From: Kevin Taylor <email@example.com>
Subject: Observations and tips to increasing entropy in OpenSSH
These are some observations I made about running OpenSSH (mainly
on IRIX, but it has other applications). I thought this would be
useful for other admins.
We were experiencing some issues with OpenSSH on our larger servers,
where we would receive a message saying "Not enough entropy
in RNG". These were IRIX machines, which do not come with a
RNG device like Linux, so we were becoming concerned with users'
ability to use ssh as more and more connections were being made.
After some poking around, I noticed a file called "ssh_prng_cmds"

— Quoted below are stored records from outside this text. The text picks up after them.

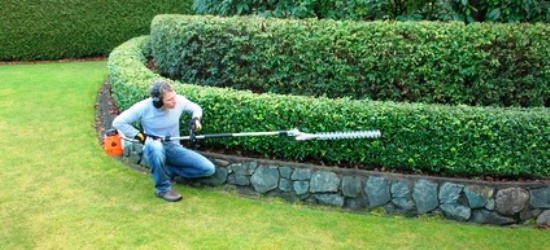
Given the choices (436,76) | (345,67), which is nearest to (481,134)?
(436,76)

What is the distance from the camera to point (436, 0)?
6.47 metres

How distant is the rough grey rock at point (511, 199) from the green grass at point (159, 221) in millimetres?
176

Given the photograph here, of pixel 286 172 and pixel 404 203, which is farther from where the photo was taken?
pixel 286 172

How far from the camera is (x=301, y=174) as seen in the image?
514cm

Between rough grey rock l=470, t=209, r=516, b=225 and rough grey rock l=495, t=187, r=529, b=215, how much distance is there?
0.07m

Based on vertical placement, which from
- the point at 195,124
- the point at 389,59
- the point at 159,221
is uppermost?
the point at 389,59

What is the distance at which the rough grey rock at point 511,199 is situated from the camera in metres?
4.81

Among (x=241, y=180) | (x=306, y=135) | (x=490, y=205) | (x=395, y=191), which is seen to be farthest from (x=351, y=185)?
(x=490, y=205)

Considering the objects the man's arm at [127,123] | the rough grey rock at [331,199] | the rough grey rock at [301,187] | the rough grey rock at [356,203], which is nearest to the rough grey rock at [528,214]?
the rough grey rock at [356,203]

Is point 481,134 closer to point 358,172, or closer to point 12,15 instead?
point 358,172

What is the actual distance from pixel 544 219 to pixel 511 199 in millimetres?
373

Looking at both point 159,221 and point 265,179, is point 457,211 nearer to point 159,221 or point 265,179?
point 265,179

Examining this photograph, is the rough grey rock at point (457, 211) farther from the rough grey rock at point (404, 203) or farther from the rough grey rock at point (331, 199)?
the rough grey rock at point (331, 199)

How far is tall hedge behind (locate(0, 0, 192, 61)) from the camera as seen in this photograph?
488 inches
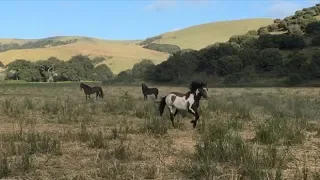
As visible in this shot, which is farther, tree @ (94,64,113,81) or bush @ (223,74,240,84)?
tree @ (94,64,113,81)

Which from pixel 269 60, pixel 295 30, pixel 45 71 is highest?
pixel 295 30

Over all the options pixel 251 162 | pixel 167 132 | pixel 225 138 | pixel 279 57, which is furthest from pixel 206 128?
pixel 279 57

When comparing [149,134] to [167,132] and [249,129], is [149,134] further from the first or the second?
[249,129]

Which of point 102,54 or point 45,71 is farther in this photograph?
point 102,54

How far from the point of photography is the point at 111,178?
6137 millimetres

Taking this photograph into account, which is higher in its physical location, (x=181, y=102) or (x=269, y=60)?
(x=269, y=60)

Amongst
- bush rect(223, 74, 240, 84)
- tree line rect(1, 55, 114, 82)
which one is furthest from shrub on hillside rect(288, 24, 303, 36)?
tree line rect(1, 55, 114, 82)

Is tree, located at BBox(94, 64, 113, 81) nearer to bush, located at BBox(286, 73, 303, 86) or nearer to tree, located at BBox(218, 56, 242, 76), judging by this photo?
tree, located at BBox(218, 56, 242, 76)

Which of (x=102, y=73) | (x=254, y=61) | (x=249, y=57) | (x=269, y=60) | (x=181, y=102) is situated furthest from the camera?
(x=102, y=73)

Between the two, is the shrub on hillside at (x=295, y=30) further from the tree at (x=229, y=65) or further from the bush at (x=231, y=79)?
the bush at (x=231, y=79)

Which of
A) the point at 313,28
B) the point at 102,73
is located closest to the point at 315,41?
the point at 313,28

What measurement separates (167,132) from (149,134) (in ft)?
2.16

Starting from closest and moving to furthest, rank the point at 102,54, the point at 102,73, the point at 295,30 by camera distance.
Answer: the point at 295,30 → the point at 102,73 → the point at 102,54

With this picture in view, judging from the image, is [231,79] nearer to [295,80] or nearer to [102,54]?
[295,80]
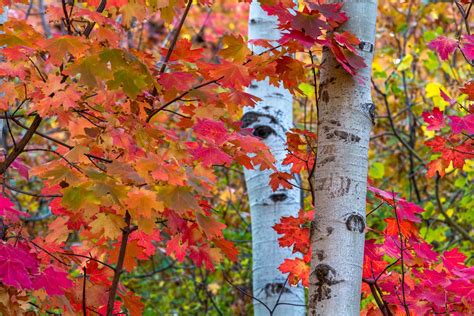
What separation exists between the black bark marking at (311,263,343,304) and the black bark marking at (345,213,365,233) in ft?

which is installed in the 'etc' directory of the OpenSSH
installation (wherever you put it). Inside this file, are listings
of several UNIX commands that OpenSSH will execute to gather more
entropy for its RNG.
For example (taken from first few lines of ssh_prng_cmds)
# entropy gathering commands
# Format is: "program-name args" path rate
# The "rate" represents the number of bits of usuable entropy per
# byte of command output. Be conservative.
# $Id: ssh_prng_cmds.in,v 1.6 2001/02/09 01:55:36 djm Exp $
"ls -alni /var/spool/lpd" undef 0.04
"ls -alni /var/adm" /sbin/ls 0.04
"ls -alni /var/mail" /sbin/ls 0.04
"ls -alni /var/adm/SYSLOG" undef 0.04
"ls -alni /var/mail" undef 0.04
"ls -alni /proc" /sbin/ls 0.04
The only problem is that this file is not thoroughly documented. There's
some, but not lots.
Basically, the stuff inside the quotes is the command that's
executed, and the last field of the line is the weight this command
is given to the total entropy gathered. What the difference between
'undef' and the actual command name is I'm not sure.
What we observed in looking through this file on an IRIX system
was that most of the commands were incorrect. Some had bad options
on the commands that caused the command to never execute. Some had
bad paths to commands, etc.
After fixing this up, we haven't come across those entropy
errors.... and I'd swear connections are faster, but don't
have any quantitative benchmarks to prove it. So, I would recommend
that anyone configuring OpenSSH take a look in that file (regardless
of the OS) and just make sure that these commands/paths are functional.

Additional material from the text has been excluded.